:: Text passage ::
*-*-*

Aligning Viewports?

Discussion in 'AutoCAD' started by Bill Allen, Jul 7, 2004.

  1. Bill Allen

    Bill Allen Guest

    I work with floor plans with grid bubbles.

    On occasion, I want to issue a change to a drawing, but only publish the
    affected area in an 8-1/2 x 11 submittal.

    I have three viewports:
    One (essentially) square view port which shows the area of the plan I'm
    interested in.
    One rectangular view port to the right of the square one. It is narrow in
    width but the same height as the square one. This is used to show the grid
    bubbles on the side of the plan.
    One rectangular view port above the square one. It is narrow in height but
    the same width as the square one. This is used to show the grid bubbles on
    the top of the plan.

    Whenever I pan to show a new area of the floor plan, I have to (manually)
    adjust the retangular view ports so that they show the correct relationship
    with the floor plan. To do this I usually draw to orthogonal rays and
    "eyeball" it in.

    Is there a better way to do this?

*-*-*

:: Data supplied ::
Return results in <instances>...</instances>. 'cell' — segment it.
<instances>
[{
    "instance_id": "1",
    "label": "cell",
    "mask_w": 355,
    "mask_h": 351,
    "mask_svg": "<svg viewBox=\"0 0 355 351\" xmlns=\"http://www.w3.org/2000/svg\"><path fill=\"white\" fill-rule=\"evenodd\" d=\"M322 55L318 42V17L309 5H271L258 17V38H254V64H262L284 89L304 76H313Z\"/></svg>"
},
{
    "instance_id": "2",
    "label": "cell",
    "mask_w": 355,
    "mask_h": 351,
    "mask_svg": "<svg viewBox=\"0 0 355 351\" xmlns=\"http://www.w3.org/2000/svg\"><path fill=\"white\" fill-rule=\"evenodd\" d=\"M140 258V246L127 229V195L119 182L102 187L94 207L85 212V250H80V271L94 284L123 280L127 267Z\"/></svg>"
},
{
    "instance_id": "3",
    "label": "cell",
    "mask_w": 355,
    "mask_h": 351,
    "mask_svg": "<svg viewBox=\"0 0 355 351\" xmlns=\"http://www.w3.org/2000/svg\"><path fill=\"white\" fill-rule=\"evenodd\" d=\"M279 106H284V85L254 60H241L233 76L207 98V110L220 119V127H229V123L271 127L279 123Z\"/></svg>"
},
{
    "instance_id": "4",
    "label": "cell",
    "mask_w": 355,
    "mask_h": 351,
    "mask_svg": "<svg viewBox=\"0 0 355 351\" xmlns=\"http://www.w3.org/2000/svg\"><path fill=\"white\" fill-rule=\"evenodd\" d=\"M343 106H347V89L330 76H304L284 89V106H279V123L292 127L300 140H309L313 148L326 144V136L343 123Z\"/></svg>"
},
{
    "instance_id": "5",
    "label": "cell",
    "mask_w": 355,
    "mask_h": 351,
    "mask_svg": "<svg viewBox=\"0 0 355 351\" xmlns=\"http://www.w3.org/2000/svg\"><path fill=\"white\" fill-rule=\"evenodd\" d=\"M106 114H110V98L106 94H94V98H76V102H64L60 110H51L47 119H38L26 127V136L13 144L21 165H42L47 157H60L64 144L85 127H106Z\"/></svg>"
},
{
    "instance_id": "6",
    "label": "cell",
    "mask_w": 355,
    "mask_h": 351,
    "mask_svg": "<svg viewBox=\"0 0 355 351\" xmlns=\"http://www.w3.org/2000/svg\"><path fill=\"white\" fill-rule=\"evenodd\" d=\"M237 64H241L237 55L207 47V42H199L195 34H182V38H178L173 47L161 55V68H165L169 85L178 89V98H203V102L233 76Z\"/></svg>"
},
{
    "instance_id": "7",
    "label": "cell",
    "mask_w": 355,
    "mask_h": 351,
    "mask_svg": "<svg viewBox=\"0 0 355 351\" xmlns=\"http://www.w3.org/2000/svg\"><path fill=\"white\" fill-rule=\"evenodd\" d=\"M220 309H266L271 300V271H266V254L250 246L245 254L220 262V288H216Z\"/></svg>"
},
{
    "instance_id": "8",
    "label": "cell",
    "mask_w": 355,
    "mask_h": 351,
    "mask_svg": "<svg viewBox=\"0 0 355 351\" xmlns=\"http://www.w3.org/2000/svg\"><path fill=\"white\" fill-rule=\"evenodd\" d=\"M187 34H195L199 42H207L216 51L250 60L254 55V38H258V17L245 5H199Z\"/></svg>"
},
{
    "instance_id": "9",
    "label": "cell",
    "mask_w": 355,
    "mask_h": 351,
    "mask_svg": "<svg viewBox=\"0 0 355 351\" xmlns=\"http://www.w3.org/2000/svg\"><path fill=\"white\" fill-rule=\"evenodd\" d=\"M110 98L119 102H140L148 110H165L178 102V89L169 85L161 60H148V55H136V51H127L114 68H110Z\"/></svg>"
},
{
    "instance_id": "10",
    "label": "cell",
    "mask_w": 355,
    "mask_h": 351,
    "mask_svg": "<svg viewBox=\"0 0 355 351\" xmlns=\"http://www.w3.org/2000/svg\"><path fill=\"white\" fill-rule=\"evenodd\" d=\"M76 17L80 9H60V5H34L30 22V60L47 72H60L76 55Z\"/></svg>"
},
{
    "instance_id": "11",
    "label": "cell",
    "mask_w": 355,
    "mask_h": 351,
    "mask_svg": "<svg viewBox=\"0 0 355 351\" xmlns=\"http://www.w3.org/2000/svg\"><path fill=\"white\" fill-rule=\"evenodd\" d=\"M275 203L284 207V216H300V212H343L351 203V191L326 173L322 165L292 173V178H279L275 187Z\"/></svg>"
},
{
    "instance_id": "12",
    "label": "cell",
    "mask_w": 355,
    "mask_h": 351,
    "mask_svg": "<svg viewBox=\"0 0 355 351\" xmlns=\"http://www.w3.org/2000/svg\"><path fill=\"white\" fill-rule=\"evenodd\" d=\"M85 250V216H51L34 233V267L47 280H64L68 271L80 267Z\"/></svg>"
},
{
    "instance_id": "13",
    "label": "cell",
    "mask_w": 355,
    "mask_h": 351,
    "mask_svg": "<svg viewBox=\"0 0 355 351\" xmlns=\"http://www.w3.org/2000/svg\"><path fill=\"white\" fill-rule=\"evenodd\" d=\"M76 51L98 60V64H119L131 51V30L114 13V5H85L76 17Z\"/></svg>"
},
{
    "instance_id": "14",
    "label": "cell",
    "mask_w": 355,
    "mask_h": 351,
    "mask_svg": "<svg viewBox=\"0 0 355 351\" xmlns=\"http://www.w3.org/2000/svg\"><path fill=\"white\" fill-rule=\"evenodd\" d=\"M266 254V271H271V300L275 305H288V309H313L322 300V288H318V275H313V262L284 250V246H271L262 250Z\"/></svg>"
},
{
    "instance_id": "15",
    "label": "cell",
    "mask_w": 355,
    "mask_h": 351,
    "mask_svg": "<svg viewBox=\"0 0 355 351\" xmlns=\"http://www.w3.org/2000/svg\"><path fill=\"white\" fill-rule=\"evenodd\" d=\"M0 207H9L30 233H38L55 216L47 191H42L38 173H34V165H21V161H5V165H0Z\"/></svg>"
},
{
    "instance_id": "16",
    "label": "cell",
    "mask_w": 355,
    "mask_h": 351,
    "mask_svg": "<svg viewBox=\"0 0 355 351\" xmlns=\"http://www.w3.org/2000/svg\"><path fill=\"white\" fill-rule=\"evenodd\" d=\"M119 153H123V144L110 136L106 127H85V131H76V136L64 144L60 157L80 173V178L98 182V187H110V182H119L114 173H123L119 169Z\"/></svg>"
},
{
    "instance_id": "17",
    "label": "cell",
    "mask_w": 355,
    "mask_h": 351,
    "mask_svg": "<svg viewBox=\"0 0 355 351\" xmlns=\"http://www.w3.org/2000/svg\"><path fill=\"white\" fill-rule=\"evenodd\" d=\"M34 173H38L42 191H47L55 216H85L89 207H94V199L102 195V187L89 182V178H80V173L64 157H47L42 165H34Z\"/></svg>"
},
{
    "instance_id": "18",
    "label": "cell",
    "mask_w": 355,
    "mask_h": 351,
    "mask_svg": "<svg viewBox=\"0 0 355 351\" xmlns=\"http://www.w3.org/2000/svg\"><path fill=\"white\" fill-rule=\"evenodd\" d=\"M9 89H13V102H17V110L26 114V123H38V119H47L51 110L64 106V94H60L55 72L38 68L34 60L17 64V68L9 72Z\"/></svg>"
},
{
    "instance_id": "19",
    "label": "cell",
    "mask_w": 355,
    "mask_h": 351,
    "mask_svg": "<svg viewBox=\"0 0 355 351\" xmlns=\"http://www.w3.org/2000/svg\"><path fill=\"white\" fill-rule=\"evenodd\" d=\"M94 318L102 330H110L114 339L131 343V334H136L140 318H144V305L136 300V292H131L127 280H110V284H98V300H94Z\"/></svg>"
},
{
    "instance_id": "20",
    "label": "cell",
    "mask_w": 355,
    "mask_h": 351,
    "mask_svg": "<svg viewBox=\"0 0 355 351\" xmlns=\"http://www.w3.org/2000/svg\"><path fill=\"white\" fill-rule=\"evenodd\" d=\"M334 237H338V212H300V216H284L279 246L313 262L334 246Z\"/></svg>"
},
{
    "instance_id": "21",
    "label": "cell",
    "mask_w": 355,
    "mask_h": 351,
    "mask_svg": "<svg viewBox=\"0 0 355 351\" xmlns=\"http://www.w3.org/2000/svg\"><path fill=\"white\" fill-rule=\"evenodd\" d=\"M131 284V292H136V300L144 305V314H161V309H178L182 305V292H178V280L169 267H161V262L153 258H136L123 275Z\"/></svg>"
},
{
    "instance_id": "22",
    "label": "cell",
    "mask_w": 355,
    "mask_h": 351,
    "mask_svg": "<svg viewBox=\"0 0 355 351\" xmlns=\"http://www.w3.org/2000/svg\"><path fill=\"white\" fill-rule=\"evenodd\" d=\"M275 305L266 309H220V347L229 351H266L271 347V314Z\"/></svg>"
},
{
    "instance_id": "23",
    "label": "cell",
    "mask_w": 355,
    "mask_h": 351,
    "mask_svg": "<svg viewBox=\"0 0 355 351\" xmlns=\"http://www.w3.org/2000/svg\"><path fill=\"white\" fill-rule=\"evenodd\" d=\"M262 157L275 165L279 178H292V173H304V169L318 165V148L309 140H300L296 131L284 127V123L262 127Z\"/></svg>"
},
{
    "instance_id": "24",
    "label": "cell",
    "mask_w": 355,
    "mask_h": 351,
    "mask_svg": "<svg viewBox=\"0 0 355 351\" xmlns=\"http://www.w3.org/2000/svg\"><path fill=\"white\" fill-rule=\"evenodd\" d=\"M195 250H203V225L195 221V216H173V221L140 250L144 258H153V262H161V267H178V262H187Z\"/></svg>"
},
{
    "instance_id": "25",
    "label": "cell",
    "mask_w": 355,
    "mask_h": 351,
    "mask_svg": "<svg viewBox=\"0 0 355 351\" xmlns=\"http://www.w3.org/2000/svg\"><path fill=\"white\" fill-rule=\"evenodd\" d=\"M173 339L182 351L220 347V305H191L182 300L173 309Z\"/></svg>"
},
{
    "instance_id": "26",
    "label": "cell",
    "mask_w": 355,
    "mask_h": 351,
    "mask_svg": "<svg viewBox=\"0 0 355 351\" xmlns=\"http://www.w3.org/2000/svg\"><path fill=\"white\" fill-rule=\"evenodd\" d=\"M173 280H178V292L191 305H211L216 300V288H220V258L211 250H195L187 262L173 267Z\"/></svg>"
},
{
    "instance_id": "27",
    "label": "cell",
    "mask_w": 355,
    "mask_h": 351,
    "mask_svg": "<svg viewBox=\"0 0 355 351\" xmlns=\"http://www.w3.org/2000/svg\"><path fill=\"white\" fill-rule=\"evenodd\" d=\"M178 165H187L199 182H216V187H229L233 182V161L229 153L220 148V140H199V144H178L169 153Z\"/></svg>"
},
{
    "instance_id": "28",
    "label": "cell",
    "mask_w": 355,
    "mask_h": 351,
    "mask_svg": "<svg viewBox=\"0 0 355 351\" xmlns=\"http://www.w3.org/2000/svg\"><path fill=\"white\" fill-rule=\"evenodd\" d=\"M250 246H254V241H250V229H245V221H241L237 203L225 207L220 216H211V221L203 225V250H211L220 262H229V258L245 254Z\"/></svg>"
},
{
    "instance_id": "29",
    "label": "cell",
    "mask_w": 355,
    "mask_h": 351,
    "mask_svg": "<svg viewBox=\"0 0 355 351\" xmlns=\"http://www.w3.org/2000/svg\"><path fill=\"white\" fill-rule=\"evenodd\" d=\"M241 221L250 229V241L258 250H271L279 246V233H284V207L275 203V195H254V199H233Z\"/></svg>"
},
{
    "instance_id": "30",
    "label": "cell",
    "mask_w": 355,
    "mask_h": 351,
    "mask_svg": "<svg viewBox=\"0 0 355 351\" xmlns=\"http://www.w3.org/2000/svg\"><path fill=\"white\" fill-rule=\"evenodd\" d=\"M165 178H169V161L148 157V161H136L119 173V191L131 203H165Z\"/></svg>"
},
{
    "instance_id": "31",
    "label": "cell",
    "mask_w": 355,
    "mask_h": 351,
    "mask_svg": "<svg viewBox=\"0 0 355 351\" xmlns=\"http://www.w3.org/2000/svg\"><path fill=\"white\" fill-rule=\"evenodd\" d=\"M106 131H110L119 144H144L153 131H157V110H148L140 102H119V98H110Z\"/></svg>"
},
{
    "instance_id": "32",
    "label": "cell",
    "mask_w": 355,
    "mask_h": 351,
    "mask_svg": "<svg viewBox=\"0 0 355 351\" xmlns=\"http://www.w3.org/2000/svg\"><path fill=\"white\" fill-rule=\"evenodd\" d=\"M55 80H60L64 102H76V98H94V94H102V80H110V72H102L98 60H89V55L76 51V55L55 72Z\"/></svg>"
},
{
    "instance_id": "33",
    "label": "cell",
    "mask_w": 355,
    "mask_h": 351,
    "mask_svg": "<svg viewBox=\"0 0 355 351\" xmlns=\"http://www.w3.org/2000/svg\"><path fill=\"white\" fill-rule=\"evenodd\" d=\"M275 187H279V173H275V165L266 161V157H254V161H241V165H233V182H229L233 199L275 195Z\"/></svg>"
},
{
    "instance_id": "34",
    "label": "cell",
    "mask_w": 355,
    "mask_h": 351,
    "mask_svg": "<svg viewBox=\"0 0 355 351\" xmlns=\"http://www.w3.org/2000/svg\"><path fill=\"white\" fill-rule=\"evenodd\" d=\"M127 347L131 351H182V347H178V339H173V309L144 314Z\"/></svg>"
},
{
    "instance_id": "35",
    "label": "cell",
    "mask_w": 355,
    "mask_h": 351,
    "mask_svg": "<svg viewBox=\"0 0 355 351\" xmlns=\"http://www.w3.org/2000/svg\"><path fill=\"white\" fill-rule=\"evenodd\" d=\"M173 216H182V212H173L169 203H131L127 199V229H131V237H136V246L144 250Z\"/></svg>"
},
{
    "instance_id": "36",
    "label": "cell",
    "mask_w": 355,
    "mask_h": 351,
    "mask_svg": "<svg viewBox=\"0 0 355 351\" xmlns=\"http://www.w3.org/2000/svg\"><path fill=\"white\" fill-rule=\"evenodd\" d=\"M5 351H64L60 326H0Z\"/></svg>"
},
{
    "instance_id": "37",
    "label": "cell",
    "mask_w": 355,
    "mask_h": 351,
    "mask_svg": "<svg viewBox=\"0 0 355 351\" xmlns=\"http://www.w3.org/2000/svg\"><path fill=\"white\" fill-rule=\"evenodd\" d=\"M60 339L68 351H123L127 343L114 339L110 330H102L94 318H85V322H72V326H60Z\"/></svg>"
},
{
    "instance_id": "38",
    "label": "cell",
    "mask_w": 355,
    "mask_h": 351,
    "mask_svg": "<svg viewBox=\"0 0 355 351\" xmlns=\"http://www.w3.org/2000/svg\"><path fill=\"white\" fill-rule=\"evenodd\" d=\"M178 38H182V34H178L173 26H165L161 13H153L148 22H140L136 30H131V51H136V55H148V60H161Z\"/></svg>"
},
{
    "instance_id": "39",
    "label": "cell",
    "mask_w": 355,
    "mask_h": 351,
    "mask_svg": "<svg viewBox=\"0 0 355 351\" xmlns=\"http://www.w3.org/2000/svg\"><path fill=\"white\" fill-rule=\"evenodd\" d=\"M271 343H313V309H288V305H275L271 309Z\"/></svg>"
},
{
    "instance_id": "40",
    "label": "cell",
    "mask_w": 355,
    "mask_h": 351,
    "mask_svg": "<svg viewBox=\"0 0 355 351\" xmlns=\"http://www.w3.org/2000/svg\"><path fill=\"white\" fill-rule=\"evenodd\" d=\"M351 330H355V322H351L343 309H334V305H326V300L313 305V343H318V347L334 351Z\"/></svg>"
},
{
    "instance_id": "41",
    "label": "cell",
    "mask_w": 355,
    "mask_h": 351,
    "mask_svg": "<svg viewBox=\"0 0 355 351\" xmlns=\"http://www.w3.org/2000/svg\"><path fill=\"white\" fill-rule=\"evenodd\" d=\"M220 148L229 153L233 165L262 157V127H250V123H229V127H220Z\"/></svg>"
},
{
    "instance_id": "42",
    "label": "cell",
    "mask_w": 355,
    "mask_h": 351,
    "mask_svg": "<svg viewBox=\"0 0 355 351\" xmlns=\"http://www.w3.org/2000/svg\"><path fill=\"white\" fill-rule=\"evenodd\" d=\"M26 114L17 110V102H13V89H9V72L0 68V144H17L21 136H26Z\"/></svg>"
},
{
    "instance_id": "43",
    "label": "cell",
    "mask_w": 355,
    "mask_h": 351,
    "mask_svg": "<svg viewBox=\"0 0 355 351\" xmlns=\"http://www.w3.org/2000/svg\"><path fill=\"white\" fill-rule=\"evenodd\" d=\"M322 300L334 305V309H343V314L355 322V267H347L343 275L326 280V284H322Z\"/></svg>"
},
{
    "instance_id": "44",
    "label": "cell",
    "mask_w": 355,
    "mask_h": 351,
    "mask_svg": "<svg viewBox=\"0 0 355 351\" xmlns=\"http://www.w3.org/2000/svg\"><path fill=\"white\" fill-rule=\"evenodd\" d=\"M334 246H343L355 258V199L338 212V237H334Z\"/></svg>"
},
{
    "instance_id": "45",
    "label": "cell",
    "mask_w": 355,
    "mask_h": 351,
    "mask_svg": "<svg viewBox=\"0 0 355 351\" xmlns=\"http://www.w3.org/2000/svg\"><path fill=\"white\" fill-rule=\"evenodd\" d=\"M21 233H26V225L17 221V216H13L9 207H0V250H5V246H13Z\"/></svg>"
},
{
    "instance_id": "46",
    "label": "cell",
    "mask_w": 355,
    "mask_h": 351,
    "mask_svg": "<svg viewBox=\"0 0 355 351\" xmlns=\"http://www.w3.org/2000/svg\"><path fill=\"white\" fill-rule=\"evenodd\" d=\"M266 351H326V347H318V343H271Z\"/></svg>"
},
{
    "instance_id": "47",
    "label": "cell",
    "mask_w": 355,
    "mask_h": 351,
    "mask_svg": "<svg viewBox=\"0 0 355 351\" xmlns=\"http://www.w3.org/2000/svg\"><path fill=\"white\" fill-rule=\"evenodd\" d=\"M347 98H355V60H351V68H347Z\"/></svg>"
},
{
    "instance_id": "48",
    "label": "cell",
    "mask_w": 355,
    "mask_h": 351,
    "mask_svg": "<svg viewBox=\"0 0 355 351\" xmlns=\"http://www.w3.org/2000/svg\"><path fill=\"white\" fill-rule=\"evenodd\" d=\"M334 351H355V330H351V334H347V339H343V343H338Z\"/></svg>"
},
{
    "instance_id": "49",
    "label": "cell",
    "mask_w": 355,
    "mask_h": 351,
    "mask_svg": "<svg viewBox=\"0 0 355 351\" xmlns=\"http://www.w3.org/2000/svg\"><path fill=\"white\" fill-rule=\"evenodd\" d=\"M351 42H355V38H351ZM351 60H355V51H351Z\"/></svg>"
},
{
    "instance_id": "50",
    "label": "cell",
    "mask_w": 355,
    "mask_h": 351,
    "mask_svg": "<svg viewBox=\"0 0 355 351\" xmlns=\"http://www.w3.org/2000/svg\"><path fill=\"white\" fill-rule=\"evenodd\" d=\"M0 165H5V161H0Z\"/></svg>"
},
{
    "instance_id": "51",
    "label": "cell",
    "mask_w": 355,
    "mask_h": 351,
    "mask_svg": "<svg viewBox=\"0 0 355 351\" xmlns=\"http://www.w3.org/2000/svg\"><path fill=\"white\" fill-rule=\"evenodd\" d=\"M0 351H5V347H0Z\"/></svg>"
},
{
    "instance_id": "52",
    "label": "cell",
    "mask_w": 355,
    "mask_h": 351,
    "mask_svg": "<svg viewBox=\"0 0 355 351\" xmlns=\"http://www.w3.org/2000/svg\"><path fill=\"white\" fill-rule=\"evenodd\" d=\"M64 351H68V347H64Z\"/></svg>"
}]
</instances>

*-*-*

:: Requirements ::
**1.** Translate the sentence "I work with floor plans with grid bubbles." from the AutoCAD viewports post into Spanish.
**2.** In the AutoCAD viewports post, what is the narrow viewport to the right of the square one used to show?

:: Answers ::
**1.** Trabajo con planos de planta con burbujas de cuadrícula.

**2.** The grid bubbles on the side of the plan.